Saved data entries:
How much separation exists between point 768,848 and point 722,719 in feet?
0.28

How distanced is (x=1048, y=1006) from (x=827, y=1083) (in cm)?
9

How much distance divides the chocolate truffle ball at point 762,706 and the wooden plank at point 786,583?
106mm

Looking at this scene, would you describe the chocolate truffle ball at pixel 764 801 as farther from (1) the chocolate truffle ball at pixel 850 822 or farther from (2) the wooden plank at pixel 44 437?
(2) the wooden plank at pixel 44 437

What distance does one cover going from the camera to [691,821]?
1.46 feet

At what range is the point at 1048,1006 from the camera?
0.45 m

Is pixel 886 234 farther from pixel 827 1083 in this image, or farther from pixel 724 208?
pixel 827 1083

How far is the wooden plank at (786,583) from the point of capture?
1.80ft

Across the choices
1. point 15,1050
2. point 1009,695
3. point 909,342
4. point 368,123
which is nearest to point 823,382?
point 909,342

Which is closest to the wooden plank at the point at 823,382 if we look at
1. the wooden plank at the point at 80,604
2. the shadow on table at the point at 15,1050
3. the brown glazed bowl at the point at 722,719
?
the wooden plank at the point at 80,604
* * *
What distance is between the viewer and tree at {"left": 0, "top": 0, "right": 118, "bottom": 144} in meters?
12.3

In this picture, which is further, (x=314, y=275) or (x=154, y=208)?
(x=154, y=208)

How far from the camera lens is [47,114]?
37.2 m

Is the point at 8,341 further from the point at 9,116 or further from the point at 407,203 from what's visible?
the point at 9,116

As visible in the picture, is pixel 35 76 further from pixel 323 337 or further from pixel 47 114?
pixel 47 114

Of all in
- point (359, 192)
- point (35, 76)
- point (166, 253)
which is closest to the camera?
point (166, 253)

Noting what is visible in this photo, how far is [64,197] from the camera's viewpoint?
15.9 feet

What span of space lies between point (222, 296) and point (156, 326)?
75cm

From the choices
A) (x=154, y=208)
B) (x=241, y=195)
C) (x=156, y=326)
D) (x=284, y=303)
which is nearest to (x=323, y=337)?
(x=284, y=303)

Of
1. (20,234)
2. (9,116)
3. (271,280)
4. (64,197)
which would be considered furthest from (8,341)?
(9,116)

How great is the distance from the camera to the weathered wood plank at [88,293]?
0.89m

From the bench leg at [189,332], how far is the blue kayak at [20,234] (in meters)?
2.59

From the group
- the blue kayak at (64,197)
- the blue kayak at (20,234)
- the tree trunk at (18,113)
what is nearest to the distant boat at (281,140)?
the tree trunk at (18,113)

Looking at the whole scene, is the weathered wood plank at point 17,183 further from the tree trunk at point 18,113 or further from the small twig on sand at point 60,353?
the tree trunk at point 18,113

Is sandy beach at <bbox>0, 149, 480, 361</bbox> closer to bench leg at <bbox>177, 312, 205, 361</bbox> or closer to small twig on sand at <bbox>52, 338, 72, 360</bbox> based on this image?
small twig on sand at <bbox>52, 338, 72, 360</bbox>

PROBLEM TO SOLVE -
Locate each line above that contains the string "twig", with case counting, and copy those lines in full.

EXERCISE RESULT -
Looking at the whole scene, is the weathered wood plank at point 17,183 further from the tree trunk at point 18,113 or further from the small twig on sand at point 60,353?
Is sandy beach at <bbox>0, 149, 480, 361</bbox> closer to bench leg at <bbox>177, 312, 205, 361</bbox> or closer to small twig on sand at <bbox>52, 338, 72, 360</bbox> based on this image?
small twig on sand at <bbox>52, 338, 72, 360</bbox>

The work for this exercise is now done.